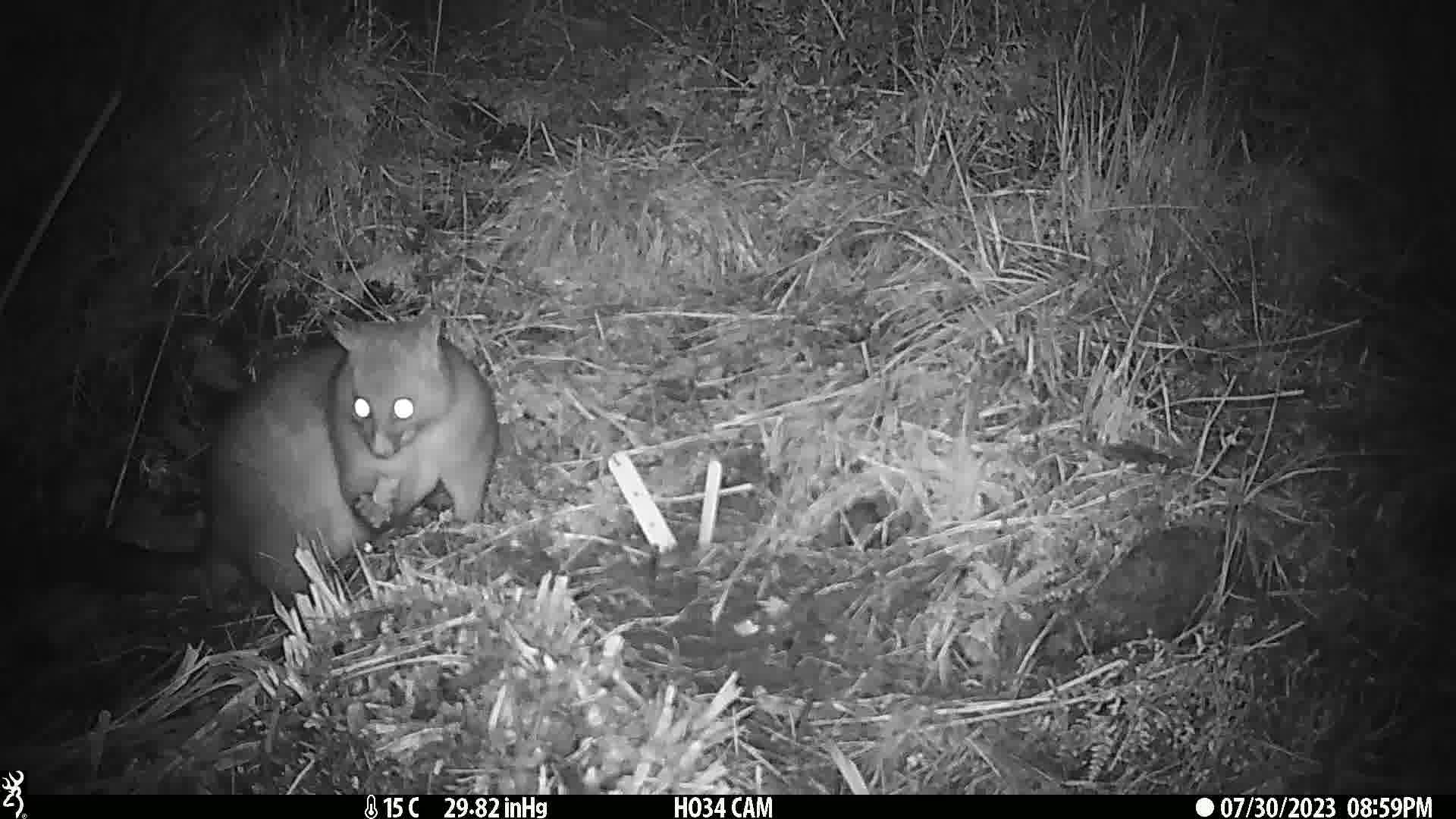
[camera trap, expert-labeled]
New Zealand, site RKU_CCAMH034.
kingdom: Animalia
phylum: Chordata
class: Mammalia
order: Diprotodontia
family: Phalangeridae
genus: Trichosurus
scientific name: Trichosurus vulpecula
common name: common brushtail possum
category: possum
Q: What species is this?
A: Possum (common brushtail possum) (Trichosurus vulpecula).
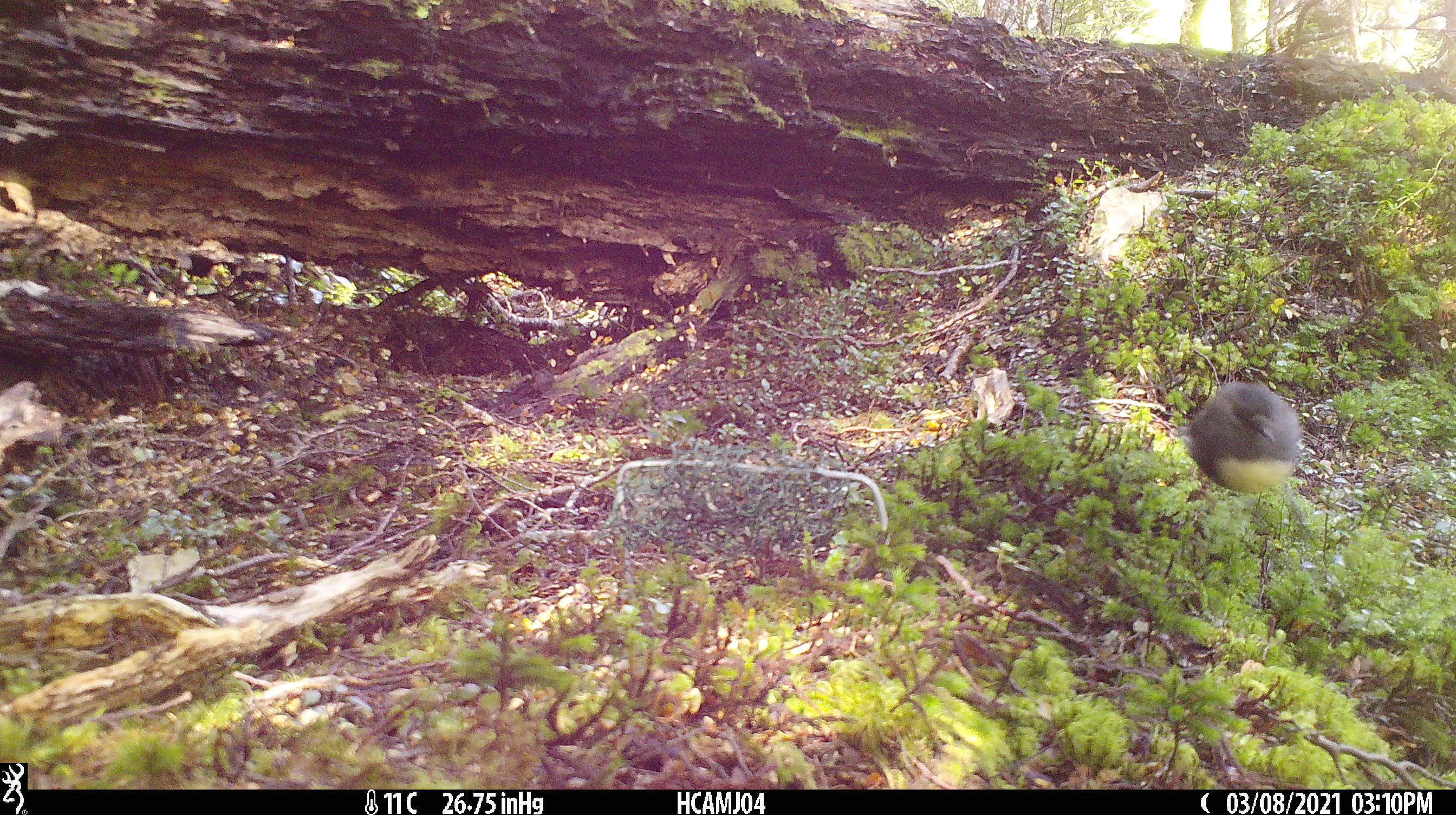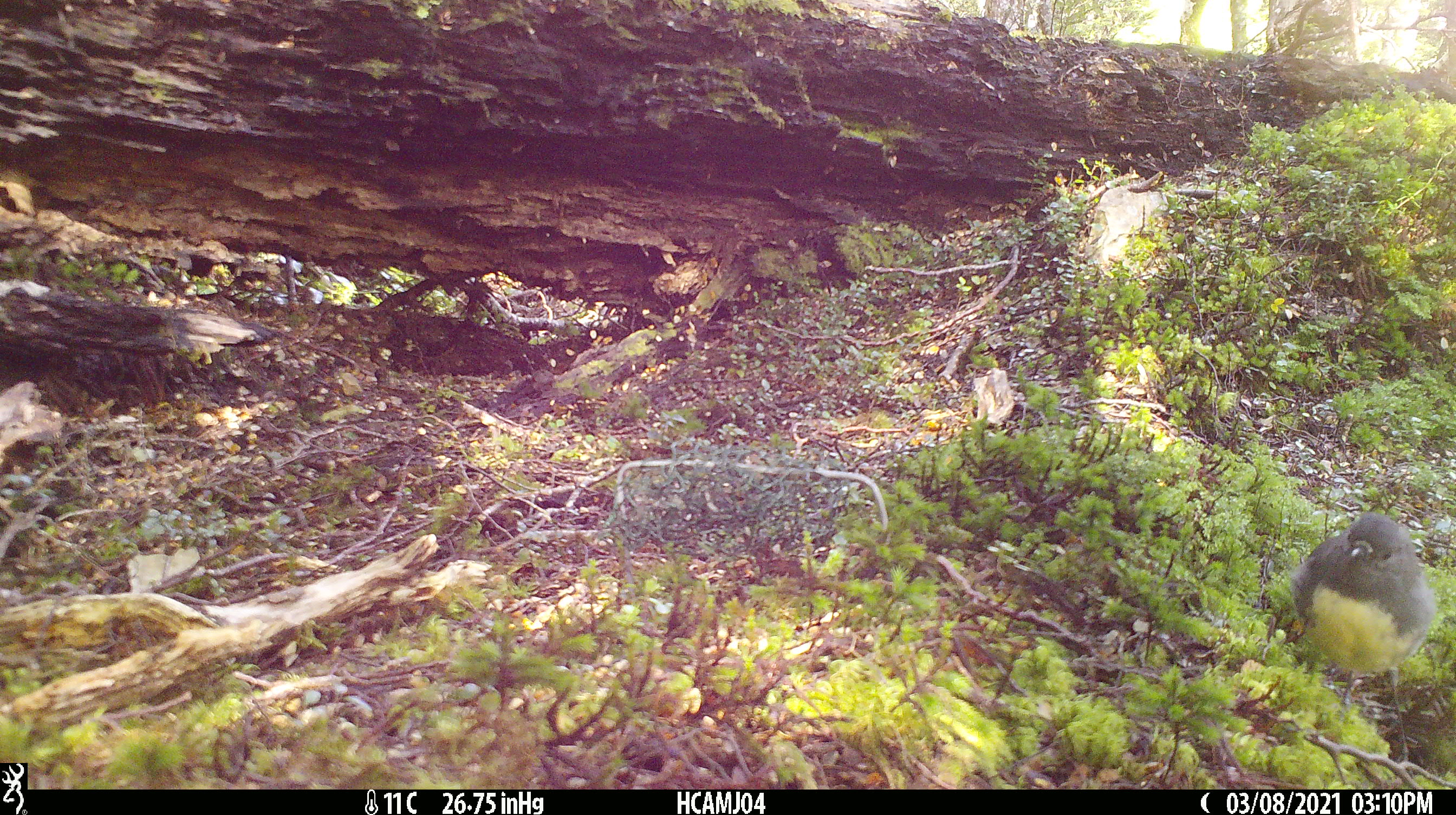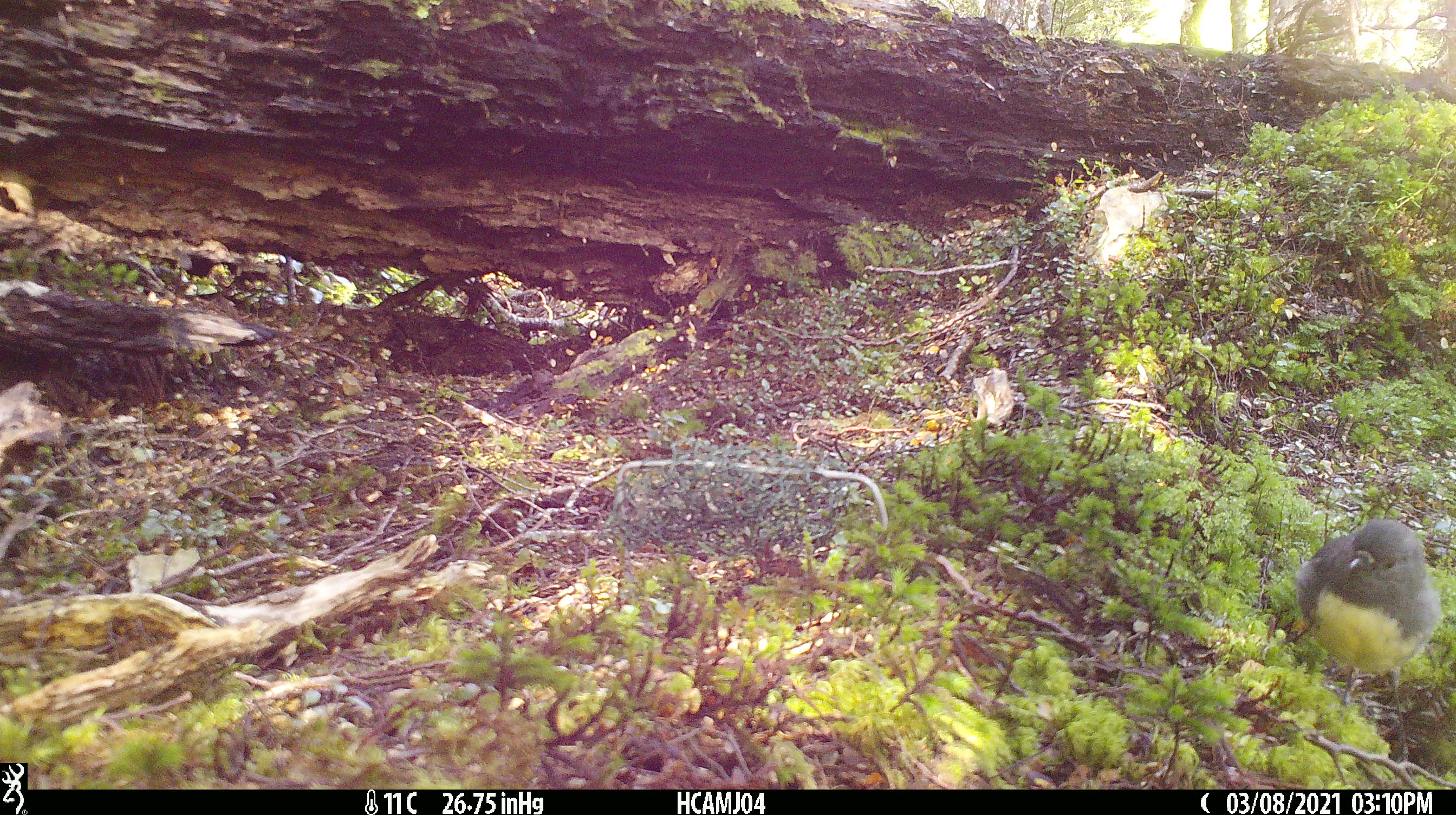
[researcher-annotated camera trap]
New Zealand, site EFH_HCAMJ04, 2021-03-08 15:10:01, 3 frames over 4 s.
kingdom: Animalia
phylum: Chordata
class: Aves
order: Passeriformes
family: Petroicidae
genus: Petroica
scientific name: Petroica australis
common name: new zealand robin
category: robin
Robin (new zealand robin) (Petroica australis).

__TASK DESCRIPTION__. Copy the entire listing exactly but skip the pictures.

__ANSWER TO THIS TASK__.
[camera trap, expert-labeled]
New Zealand, site RKU_CCAMH034.
kingdom: Animalia
phylum: Chordata
class: Mammalia
order: Diprotodontia
family: Phalangeridae
genus: Trichosurus
scientific name: Trichosurus vulpecula
common name: common brushtail possum
category: possum
Q: What species is this?
A: Possum (common brushtail possum) (Trichosurus vulpecula).
[researcher-annotated camera trap]
New Zealand, site EFH_HCAMJ04, 2021-03-08 15:10:01, 3 frames over 4 s.
kingdom: Animalia
phylum: Chordata
class: Aves
order: Passeriformes
family: Petroicidae
genus: Petroica
scientific name: Petroica australis
common name: new zealand robin
category: robin
Robin (new zealand robin) (Petroica australis).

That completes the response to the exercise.